El arte y el deporte para mí son las actividades que nos diferencian de
los animales, están por encima de la capacidad de construir (hay animales
ingenieros, como las abejas y algunos peces), de hablar (hay excelentes
lenguajes como el del delfín), de amar o de convivir. El arte y el deporte
realmente son manifestaciones de nuestros sentimientos, pasiones y habilidades.
Pero porqué tiene que ser tan costoso, por qué tiene que ser de exclusivo
acceso para gente adinerada, o ¿quién creen que puede pagar una boleta para ver
al Barcelona?
Mi encrucijada radica en eso, en saber si estoy contribuyendo a tanta
desigualdad patrocinando y admirando este deporte, si es necesario seguir
sumergido en este tipo de emociones y sentimientos que de una u otra manera son
culpables de que en este momento millones de personas alrededor del mundo no
hayan desayunado y no tengan fijo el almuerzo. De que muchas de esas personas
estén matando a otras por salvar su vida o apaciguar su hambre.
Es injusto el mundo, demasiado para mi gusto, nuestros modelos
económicos son asesinos y mezquinos. No quiero hacer parte de esto, no me
parece justo. Los deportistas son gente preparada, disciplinada y corajuda, se
merecen muchas cosas buenas y deben cobrar mucho dinero por su actividad, pero ¿de
verdad es necesario que sea tanto? Yo no lo creo. Y eso que acá no hablé de
publicidad o mafias.
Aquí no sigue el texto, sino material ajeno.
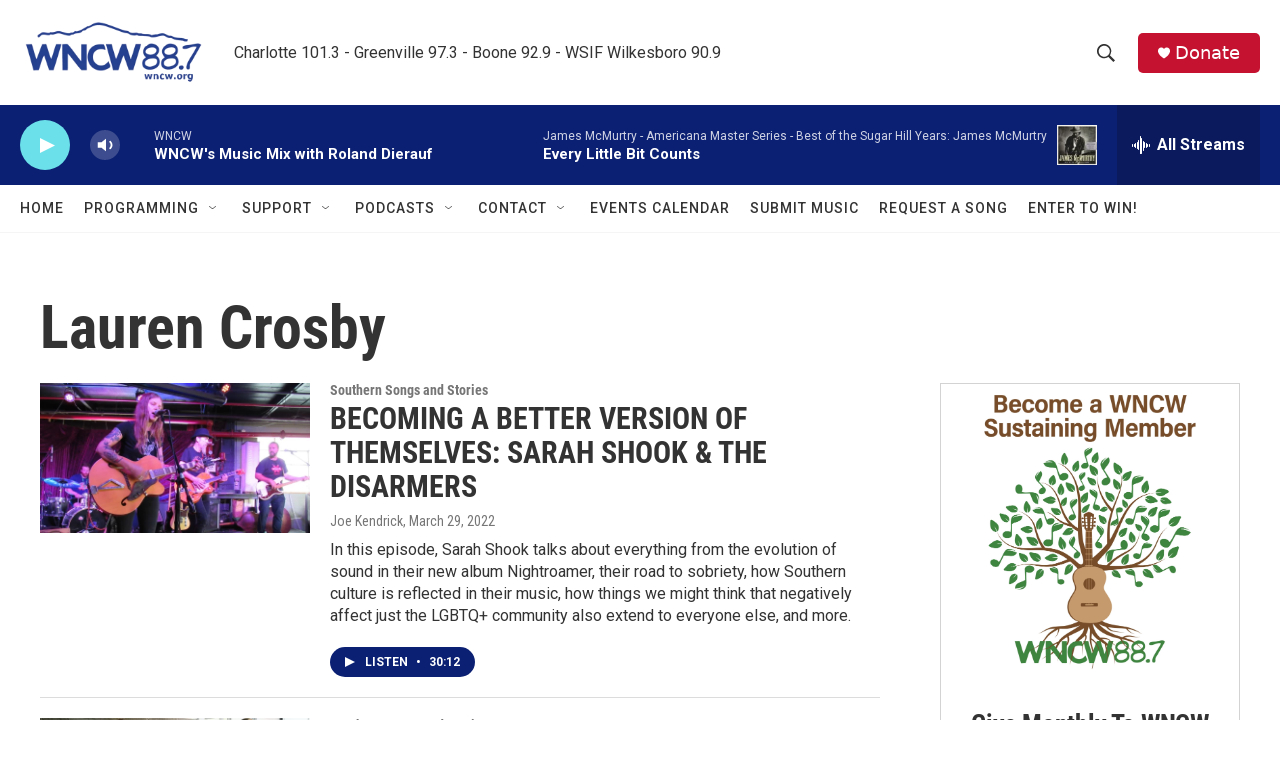

--- FILE ---
content_type: text/html; charset=utf-8
request_url: https://www.google.com/recaptcha/api2/aframe
body_size: 257
content:
<!DOCTYPE HTML><html><head><meta http-equiv="content-type" content="text/html; charset=UTF-8"></head><body><script nonce="9CJWmlY7ehxqZhOF_A3c8g">/** Anti-fraud and anti-abuse applications only. See google.com/recaptcha */ try{var clients={'sodar':'https://pagead2.googlesyndication.com/pagead/sodar?'};window.addEventListener("message",function(a){try{if(a.source===window.parent){var b=JSON.parse(a.data);var c=clients[b['id']];if(c){var d=document.createElement('img');d.src=c+b['params']+'&rc='+(localStorage.getItem("rc::a")?sessionStorage.getItem("rc::b"):"");window.document.body.appendChild(d);sessionStorage.setItem("rc::e",parseInt(sessionStorage.getItem("rc::e")||0)+1);localStorage.setItem("rc::h",'1769034034665');}}}catch(b){}});window.parent.postMessage("_grecaptcha_ready", "*");}catch(b){}</script></body></html>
Aunque para cerrar el tema dejo un par de posdatas o
adendas, como lo hacen los columnistas de El Espectador: Acaba de salir la lista
de convocados a la selección Colombia para los próximos partidos de
eliminatorias, la novedad está en dos jugadores que se llaman Stefan Medina y
Alexander Mejía que militan en el Atlético Nacional, dos jugadores que son
convocados por primera vez a selecciones Colombia, dos jugadores sobre los
cuales acabo de hacer una encuesta que arroja que ni siquiera los mismos
hinchas de Nacional saben quiénes son. Ah pero claro, juegan en el equipo del
que es dueño el Dr. Ardila Lulle, dueño también del canal que transmite
abiertamente los partidos de nuestro fútbol, dueño de la empresa que patrocina
y le da el nombre al torneo y que es la misma que patrocina su equipo, dueño
además de otro equipo que recién ascendió y que es la B del Nacional y se llama
Alianza Petrolera. Triste, muy triste y desilusionador pensar en esta maldita
mafia que nos carcome en todos los ámbitos del país. Última posdata, un árbitro
en Colombia, de buena categoría, que pite en el torneo profesional gana aproximadamente
entre 800.000 y 1.000.000 de pesos por partido, en Argentina es donde mejor les
pagan en suramérica y esa cifra no es superior a 1.500.000 de pesos colombianos
y eso que ellos también salen en el televisor y también tienen que prepararse y
tener buen estado físico, hasta en eso hay mezquindad.